To do: Set down, without alteration, the lines from the one that contains "Of (196,219) |" through the final line of the material below.

>>>>>

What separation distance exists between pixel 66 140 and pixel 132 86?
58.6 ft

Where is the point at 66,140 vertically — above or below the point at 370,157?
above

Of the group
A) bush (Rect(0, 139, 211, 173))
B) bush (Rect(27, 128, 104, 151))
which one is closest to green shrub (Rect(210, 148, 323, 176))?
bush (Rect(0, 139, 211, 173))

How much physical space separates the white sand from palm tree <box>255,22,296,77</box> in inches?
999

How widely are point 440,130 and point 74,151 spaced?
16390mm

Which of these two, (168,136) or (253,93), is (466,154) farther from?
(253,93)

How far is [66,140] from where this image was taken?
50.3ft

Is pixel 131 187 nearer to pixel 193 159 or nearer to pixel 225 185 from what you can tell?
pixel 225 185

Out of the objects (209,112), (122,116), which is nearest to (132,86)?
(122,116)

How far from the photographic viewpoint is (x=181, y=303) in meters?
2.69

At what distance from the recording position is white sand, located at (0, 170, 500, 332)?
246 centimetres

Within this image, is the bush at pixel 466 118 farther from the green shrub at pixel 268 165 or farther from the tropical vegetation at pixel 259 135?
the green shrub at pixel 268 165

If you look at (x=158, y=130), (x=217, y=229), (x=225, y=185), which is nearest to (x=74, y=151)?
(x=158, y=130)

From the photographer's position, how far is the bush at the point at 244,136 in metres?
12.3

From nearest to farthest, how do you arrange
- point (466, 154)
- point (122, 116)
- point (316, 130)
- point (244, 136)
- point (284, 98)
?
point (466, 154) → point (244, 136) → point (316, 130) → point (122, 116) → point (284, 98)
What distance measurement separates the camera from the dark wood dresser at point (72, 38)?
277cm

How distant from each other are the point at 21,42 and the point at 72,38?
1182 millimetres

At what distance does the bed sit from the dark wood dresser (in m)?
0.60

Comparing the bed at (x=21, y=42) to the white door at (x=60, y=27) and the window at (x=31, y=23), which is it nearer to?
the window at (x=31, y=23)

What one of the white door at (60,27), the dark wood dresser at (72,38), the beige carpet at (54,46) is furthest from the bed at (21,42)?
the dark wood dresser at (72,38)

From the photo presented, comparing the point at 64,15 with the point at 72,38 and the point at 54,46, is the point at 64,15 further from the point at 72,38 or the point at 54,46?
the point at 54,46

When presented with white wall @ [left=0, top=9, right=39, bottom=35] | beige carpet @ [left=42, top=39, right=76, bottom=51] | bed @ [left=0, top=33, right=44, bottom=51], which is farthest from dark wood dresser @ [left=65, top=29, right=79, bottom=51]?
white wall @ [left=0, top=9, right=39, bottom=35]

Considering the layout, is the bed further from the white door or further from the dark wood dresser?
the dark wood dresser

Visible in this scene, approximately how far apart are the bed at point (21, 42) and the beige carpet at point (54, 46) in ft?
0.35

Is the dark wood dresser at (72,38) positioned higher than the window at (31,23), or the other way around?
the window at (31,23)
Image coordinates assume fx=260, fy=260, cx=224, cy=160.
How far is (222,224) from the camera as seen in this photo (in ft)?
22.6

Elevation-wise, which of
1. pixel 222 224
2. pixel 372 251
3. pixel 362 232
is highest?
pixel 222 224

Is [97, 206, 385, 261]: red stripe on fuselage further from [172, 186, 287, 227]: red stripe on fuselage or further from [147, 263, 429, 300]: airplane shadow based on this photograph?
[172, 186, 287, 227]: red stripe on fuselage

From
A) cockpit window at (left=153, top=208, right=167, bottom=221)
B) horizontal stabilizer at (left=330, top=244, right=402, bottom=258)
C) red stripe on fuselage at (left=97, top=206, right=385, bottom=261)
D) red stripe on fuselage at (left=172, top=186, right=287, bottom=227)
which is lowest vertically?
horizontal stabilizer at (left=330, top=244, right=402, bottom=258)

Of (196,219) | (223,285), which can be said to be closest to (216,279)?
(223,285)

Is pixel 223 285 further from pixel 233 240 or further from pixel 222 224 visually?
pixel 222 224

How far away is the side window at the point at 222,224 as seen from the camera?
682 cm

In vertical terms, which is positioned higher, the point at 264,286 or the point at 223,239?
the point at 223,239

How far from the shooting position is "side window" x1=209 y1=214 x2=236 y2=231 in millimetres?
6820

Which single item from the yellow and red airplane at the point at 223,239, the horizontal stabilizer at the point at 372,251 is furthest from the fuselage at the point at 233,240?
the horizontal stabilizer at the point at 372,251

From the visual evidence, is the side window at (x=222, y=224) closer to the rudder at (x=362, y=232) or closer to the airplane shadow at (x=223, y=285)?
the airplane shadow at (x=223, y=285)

<<<<<

Written reply:
Of (196,219) | (223,285), which can be said to be closest to (216,279)?
(223,285)

Is pixel 223 285 further from pixel 233 240 or further from pixel 222 224 visually?
pixel 222 224

How far away is the side window at the point at 222,224 as seen from the camera?
682 cm

In vertical terms, which is positioned higher, the point at 264,286 or the point at 223,239?
the point at 223,239

How far from the shooting position is "side window" x1=209 y1=214 x2=236 y2=231 in millimetres?
6820

Which single item from the yellow and red airplane at the point at 223,239, the horizontal stabilizer at the point at 372,251 is furthest from the fuselage at the point at 233,240?
the horizontal stabilizer at the point at 372,251

From the visual evidence, is the side window at (x=222, y=224) closer to the rudder at (x=362, y=232) or closer to the airplane shadow at (x=223, y=285)?
the airplane shadow at (x=223, y=285)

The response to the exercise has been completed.